> _To be done_:
List every line in the records that contains the word "feet".

> _Information supplied_:
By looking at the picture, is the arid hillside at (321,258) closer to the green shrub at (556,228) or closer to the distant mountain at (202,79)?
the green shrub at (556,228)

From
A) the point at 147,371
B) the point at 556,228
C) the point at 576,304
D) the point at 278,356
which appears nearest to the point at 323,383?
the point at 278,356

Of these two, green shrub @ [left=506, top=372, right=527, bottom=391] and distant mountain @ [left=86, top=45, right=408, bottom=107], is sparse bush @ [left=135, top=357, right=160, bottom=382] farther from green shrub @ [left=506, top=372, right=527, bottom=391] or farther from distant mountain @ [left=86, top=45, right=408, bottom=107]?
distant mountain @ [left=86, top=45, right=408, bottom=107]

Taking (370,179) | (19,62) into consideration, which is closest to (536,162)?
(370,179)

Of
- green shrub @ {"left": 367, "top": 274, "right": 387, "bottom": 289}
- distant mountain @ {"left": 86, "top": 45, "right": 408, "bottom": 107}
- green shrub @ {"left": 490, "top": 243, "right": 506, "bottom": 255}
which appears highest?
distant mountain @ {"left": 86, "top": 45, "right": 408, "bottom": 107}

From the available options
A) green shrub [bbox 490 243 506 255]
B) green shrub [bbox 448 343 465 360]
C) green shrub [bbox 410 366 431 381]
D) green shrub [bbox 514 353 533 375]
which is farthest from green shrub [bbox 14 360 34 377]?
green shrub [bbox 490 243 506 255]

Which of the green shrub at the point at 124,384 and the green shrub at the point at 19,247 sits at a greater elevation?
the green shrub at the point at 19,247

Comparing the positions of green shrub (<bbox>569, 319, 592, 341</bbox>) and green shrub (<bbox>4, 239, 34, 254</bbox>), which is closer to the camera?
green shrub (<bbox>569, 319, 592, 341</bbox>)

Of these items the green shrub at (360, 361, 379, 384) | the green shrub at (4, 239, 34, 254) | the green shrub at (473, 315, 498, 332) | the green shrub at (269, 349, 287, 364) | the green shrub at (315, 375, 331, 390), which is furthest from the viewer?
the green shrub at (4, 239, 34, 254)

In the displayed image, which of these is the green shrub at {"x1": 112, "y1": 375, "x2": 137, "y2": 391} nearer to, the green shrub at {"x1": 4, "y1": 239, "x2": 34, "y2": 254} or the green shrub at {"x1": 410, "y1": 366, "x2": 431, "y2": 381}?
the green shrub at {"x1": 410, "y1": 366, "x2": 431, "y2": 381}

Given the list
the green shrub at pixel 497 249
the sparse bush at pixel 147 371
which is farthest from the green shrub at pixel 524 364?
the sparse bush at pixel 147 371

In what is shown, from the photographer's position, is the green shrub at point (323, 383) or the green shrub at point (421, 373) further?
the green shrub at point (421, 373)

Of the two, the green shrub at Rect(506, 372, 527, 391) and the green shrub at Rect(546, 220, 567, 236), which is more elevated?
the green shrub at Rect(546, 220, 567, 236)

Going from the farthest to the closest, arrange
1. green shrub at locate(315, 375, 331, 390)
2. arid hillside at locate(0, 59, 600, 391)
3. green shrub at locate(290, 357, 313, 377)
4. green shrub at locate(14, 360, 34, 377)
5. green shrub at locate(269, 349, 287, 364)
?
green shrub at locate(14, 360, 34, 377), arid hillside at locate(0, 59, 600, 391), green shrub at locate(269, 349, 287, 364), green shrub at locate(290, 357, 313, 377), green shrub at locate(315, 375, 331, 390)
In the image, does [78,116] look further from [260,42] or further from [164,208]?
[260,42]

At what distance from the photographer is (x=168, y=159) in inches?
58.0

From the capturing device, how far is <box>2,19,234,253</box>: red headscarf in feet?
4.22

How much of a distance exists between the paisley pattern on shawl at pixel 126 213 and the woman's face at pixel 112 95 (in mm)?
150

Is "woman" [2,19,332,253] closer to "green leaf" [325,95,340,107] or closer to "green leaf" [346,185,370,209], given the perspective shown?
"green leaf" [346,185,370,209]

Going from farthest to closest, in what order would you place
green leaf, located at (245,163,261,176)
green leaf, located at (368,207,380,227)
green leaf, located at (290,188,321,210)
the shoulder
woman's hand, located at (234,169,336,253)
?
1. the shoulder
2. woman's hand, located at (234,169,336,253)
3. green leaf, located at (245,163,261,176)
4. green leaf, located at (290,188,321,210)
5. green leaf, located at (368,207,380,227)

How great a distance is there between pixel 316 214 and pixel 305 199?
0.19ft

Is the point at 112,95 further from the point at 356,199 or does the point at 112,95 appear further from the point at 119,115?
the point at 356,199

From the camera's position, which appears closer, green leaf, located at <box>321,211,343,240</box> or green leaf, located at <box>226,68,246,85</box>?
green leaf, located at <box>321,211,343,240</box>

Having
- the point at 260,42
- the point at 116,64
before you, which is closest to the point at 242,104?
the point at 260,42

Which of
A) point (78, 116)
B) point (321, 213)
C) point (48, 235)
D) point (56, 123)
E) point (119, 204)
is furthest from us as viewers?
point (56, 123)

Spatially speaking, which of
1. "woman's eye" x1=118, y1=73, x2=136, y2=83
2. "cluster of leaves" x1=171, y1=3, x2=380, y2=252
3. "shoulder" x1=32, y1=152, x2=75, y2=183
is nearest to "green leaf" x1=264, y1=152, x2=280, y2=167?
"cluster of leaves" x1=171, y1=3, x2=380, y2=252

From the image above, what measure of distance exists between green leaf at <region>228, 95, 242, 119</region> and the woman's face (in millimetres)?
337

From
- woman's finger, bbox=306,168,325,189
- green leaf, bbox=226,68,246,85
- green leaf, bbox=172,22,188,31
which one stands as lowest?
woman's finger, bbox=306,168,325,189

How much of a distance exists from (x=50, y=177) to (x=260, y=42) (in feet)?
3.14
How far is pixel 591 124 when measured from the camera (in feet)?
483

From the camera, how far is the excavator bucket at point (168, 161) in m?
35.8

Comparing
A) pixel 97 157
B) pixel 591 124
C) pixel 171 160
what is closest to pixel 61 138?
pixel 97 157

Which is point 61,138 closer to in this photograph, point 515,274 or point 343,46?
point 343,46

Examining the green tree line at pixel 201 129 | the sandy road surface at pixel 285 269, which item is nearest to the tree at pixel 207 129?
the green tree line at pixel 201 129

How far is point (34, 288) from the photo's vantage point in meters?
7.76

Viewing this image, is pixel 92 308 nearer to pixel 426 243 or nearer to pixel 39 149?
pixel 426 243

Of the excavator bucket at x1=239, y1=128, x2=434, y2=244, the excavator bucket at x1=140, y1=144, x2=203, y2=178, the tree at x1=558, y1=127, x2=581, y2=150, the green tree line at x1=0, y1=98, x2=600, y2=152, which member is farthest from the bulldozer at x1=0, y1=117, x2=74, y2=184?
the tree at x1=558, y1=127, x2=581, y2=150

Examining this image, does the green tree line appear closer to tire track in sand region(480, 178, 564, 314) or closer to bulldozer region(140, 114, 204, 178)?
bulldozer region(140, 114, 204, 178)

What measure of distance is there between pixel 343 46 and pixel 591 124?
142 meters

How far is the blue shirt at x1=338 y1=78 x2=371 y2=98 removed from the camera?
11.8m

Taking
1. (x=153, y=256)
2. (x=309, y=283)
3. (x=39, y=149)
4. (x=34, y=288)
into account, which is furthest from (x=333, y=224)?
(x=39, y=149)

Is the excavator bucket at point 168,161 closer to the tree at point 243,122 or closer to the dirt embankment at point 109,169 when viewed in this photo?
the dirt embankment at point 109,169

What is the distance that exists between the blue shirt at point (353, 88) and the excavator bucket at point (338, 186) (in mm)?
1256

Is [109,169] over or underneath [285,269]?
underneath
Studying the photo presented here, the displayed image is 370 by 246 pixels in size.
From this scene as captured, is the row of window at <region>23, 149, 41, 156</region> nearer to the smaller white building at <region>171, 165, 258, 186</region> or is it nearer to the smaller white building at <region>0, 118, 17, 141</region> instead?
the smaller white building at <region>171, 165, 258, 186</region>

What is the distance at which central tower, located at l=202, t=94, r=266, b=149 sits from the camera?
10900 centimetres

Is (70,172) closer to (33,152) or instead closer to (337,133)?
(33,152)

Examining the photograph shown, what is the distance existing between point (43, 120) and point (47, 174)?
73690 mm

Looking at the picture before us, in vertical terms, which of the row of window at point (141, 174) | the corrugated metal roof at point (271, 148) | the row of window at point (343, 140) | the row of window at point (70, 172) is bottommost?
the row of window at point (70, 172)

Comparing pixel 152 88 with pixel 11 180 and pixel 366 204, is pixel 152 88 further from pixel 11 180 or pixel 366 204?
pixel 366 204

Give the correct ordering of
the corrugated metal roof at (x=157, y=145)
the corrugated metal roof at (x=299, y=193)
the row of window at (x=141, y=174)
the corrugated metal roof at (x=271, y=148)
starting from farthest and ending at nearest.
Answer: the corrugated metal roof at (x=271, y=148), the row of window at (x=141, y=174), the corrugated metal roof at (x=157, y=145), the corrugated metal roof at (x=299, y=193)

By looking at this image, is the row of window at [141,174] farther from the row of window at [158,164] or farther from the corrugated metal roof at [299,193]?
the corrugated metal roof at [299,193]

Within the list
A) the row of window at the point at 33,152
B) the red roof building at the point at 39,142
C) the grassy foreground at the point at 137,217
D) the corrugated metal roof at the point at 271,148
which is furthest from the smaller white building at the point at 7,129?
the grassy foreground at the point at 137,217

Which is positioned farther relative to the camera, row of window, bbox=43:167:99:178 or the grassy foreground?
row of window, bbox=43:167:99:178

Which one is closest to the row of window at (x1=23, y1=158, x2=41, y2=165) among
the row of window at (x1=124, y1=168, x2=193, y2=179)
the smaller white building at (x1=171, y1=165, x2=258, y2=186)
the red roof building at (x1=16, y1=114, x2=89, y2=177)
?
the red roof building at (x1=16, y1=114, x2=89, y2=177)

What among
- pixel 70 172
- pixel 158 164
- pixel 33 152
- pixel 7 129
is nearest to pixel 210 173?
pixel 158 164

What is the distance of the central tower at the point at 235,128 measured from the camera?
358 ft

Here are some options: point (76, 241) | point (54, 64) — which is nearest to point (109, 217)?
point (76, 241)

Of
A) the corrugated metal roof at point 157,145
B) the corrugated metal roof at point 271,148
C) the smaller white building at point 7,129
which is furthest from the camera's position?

...

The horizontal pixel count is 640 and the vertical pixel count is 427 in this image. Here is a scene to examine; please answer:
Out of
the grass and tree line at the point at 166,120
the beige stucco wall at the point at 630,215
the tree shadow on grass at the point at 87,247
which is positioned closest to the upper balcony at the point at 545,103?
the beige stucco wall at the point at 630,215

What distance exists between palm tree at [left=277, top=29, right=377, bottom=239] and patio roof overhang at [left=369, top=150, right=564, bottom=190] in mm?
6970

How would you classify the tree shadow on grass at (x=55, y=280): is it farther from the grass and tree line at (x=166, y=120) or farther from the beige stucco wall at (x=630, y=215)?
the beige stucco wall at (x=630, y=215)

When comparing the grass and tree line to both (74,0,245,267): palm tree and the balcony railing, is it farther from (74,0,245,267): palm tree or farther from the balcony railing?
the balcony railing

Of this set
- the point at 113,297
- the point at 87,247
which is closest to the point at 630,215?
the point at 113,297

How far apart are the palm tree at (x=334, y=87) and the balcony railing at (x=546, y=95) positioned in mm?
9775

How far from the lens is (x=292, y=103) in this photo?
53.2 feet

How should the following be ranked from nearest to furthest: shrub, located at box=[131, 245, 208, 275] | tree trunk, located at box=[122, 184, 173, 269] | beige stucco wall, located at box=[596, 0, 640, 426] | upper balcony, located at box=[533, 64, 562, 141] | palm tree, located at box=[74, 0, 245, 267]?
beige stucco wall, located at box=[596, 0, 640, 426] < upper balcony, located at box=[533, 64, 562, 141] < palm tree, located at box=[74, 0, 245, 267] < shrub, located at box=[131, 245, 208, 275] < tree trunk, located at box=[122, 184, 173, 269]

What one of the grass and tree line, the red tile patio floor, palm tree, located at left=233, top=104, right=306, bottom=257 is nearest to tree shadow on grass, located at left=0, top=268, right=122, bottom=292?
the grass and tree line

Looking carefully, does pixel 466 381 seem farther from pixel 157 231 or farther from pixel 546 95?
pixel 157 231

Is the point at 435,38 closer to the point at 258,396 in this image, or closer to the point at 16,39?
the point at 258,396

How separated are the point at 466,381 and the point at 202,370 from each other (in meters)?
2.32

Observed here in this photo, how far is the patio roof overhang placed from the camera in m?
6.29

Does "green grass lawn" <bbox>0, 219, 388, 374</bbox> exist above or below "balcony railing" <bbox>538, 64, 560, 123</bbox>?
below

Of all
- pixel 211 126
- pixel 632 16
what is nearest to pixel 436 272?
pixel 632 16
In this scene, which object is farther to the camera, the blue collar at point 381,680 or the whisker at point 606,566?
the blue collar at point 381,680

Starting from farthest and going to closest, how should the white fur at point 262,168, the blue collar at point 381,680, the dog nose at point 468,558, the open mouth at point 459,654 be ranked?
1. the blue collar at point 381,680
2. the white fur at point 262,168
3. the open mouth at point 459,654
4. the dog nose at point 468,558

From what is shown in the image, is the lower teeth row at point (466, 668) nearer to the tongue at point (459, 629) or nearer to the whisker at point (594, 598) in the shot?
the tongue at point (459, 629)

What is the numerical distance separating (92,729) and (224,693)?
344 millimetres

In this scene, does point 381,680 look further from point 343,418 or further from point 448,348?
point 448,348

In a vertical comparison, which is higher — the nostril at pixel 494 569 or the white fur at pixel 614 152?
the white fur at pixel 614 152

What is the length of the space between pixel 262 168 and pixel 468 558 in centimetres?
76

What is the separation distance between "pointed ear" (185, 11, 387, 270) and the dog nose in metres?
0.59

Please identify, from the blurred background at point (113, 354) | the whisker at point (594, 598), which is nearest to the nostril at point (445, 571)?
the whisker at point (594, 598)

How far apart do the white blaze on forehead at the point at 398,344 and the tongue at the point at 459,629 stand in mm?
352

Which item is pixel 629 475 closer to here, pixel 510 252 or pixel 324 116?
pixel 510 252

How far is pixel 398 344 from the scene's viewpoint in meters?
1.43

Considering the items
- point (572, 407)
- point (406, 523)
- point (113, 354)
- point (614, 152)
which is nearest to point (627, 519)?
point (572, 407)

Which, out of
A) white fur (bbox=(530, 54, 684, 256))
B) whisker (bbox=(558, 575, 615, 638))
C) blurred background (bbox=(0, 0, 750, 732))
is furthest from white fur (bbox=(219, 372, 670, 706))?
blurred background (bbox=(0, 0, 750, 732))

> _Result_:
From the capturing device, how far is <box>2,19,234,253</box>: red headscarf in feet?
How much of a distance exists from (x=50, y=177) to (x=260, y=42) (in feet)?
How far is pixel 591 124 when measured from the camera (in feet)?
53.2 feet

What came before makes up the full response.